• Excerpt provided
# # # # # # #

Gladys Liu and the danger of being everything to everyone

14 September 2019

11:20 AM

14 September 2019

11:20 AM

I don’t know Gladys Liu from a bar of soap, so I have no idea whether she has any compromising relationship with the Chinese communist authorities and their numerous overseas tentacles – or indeed whether such concerns predate the recent eruption of controversy around the Liberal member for Chisholm:

Senior Liberals say they were told the intelligence community warned the party against preselecting Gladys Liu for the seat of Chisholm before this year’s federal election.

Two state Liberal MPs and a former senior staffer have confirmed to the Herald Sun they were told in 2018 that “men in grey suits” had warned a senior party official there were concerns about Ms Liu’s links to the Chinese Communist Party and that it would not be wise for the Liberal Party to preselect her.

The Hong Kong-born MP yesterday said she should have chosen her words “better” in a trainwreck television interview, but hit out at “deeply offensive” questions about her loyalty to Australia.

Labor called on Prime Minister Scott Morrison to assure voters Ms Liu was a “fit and proper” person to be in parliament after a string of revelations about her links to groups infamous for pushing pro-Beijing propaganda.

Ms Liu yesterday admitted to previous associations with three groups with links to China’s covert political influence operations.

According to 2GB’s Ray Hadley, one individual spinning such stories is Malcolm “The Miserable Ghost” Turnbull. Malcolm thankfully hasn’t been heard from in public much recently, but if Hadley’s sources are correct, it won’t surprise many that the former unlamented PM is continuing to seek revenge from beyond the political grave on the party that spurned him; in other words he is being as helpful to the Liberal Party now as he was as its leader.

# # # # # # #

• Task set
1. Reproduce the Gladys Liu article word for word, starting with "I don’t know" and going on through "to preselect her.".
2. Answer these questions from the Gladys Liu article:
(a) Which seat does Gladys Liu hold as a Liberal member?
(b) Where was she born?
(c) With how many groups did she admit previous associations?
Rely on nothing but the Gladys Liu article.

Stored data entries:
# # # # # # #

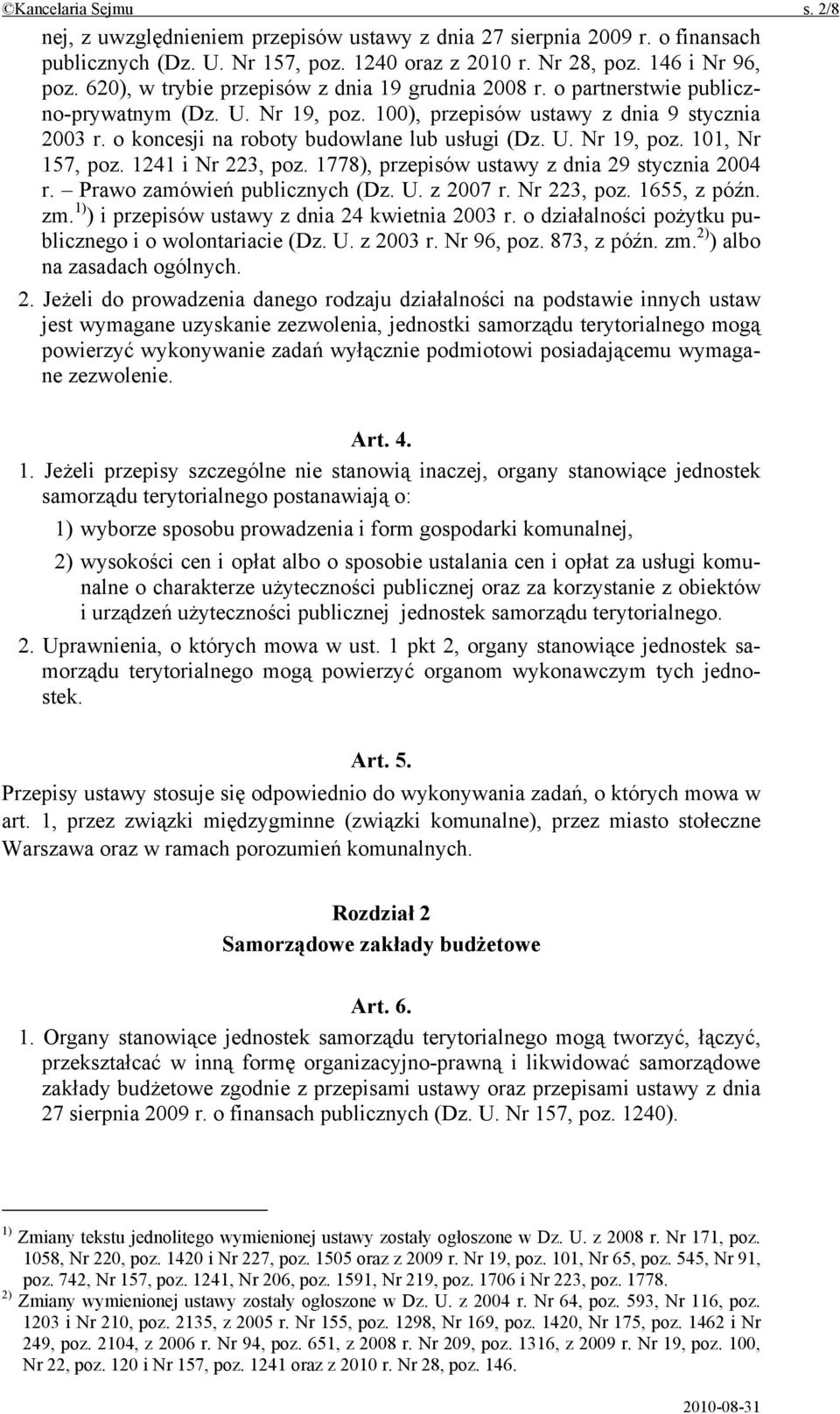 ©Kancelaria Sejmu s. 2/8

nej, z uwzględnieniem przepisów ustawy z dnia 27 sierpnia 2009 r. o finansach publicznych (Dz. U. Nr 157, poz. 1240 oraz z 2010 r. Nr 28, poz. 146 i Nr 96, poz. 620), w trybie przepisów z dnia 19 grudnia 2008 r. o partnerstwie publiczno-prywatnym (Dz. U. Nr 19, poz. 100), przepisów ustawy z dnia 9 stycznia 2003 r. o koncesji na roboty budowlane lub usługi (Dz. U. Nr 19, poz. 101, Nr 157, poz. 1241 i Nr 223, poz. 1778), przepisów ustawy z dnia 29 stycznia 2004 r. – Prawo zamówień publicznych (Dz. U. z 2007 r. Nr 223, poz. 1655, z późn. zm.$^{1)}$) i przepisów ustawy z dnia 24 kwietnia 2003 r. o działalności pożytku publicznego i o wolontariacie (Dz. U. z 2003 r. Nr 96, poz. 873, z późn. zm.$^{2)}$) albo na zasadach ogólnych.

2. Jeżeli do prowadzenia danego rodzaju działalności na podstawie innych ustaw jest wymagane uzyskanie zezwolenia, jednostki samorządu terytorialnego mogą powierzyć wykonywanie zadań wyłącznie podmiotowi posiadającemu wymagane zezwolenie.

Art. 4.

1. Jeżeli przepisy szczególne nie stanowią inaczej, organy stanowiące jednostek samorządu terytorialnego postanawiają o:

1) wyborze sposobu prowadzenia i form gospodarki komunalnej,

2) wysokości cen i opłat albo o sposobie ustalania cen i opłat za usługi komunalne o charakterze użyteczności publicznej oraz za korzystanie z obiektów i urządzeń użyteczności publicznej jednostek samorządu terytorialnego.

2. Uprawnienia, o których mowa w ust. 1 pkt 2, organy stanowiące jednostek samorządu terytorialnego mogą powierzyć organom wykonawczym tych jednostek.

Art. 5.

Przepisy ustawy stosuje się odpowiednio do wykonywania zadań, o których mowa w art. 1, przez związki międzygminne (związki komunalne), przez miasto stołeczne Warszawa oraz w ramach porozumień komunalnych.

Rozdział 2
Samorządowe zakłady budżetowe

Art. 6.

1. Organy stanowiące jednostek samorządu terytorialnego mogą tworzyć, łączyć, przekształcać w inną formę organizacyjno-prawną i likwidować samorządowe zakłady budżetowe zgodnie z przepisami ustawy oraz przepisami ustawy z dnia 27 sierpnia 2009 r. o finansach publicznych (Dz. U. Nr 157, poz. 1240).

$^{1)}$ Zmiany tekstu jednolitego wymienionej ustawy zostały ogłoszone w Dz. U. z 2008 r. Nr 171, poz. 1058, Nr 220, poz. 1420 i Nr 227, poz. 1505 oraz z 2009 r. Nr 19, poz. 101, Nr 65, poz. 545, Nr 91, poz. 742, Nr 157, poz. 1241, Nr 206, poz. 1591, Nr 219, poz. 1706 i Nr 223, poz. 1778.
$^{2)}$ Zmiany wymienionej ustawy zostały ogłoszone w Dz. U. z 2004 r. Nr 64, poz. 593, Nr 116, poz. 1203 i Nr 210, poz. 2135, z 2005 r. Nr 155, poz. 1298, Nr 169, poz. 1420, Nr 175, poz. 1462 i Nr 249, poz. 2104, z 2006 r. Nr 94, poz. 651, z 2008 r. Nr 209, poz. 1316, z 2009 r. Nr 19, poz. 100, Nr 22, poz. 120 i Nr 157, poz. 1241 oraz z 2010 r. Nr 28, poz. 146.

2010-08-31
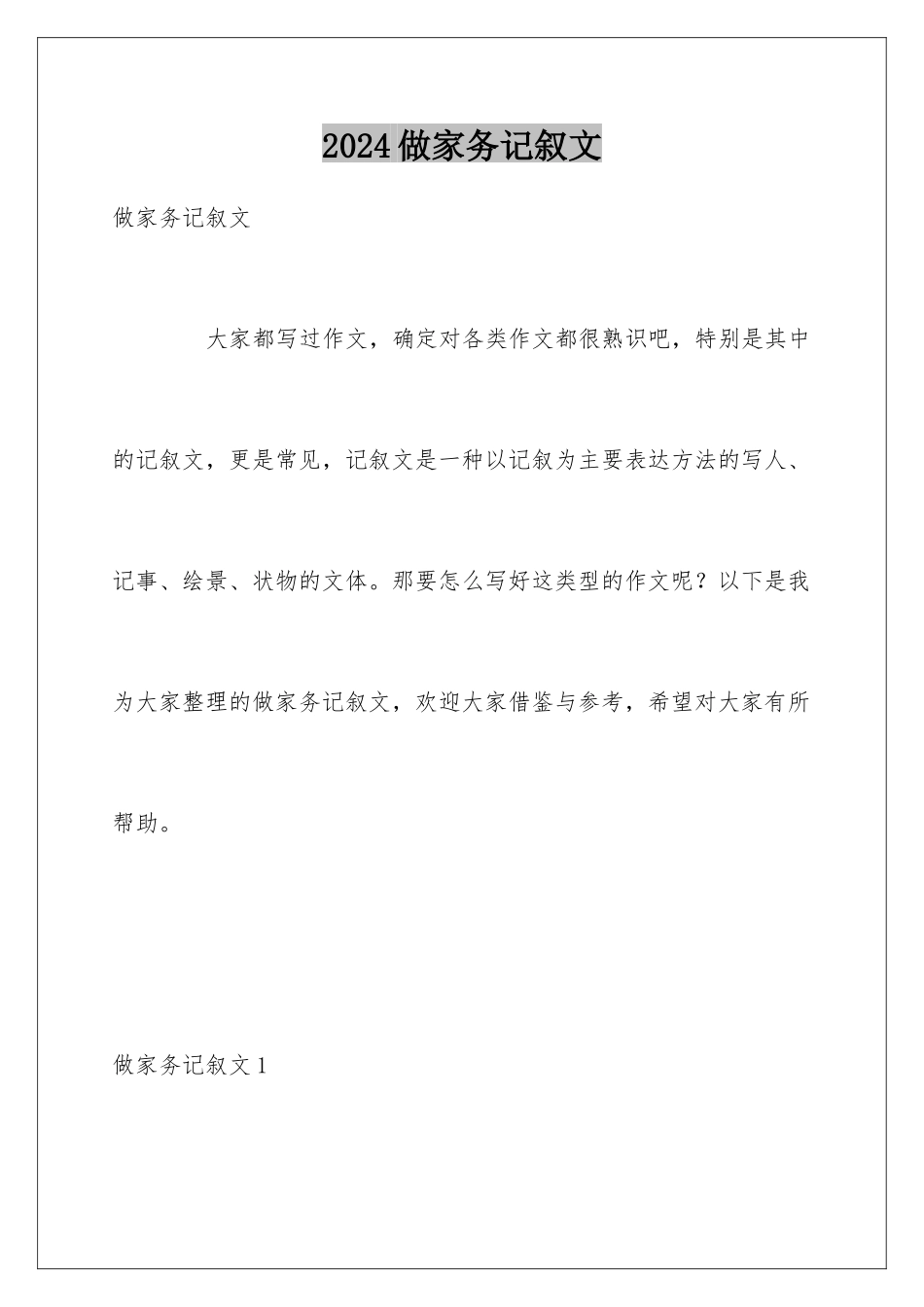 2024做家务记叙文

做家务记叙文

大家都写过作文，确定对各类作文都很熟识吧，特别是其中的记叙文，更是常见，记叙文是一种以记叙为主要表达方法的写人、记事、绘景、状物的文体。那要怎么写好这类型的作文呢？以下是我为大家整理的做家务记叙文，欢迎大家借鉴与参考，希望对大家有所帮助。

做家务记叙文1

# # # # # # #

• Answers for each item
1.
I don’t know Gladys Liu from a bar of soap, so I have no idea whether she has any compromising relationship with the Chinese communist authorities and their numerous overseas tentacles – or indeed whether such concerns predate the recent eruption of controversy around the Liberal member for Chisholm:

Senior Liberals say they were told the intelligence community warned the party against preselecting Gladys Liu for the seat of Chisholm before this year’s federal election.

Two state Liberal MPs and a former senior staffer have confirmed to the Herald Sun they were told in 2018 that “men in grey suits” had warned a senior party official there were concerns about Ms Liu’s links to the Chinese Communist Party and that it would not be wise for the Liberal Party to preselect her.

2.
(a) Chisholm
(b) Hong Kong
(c) Three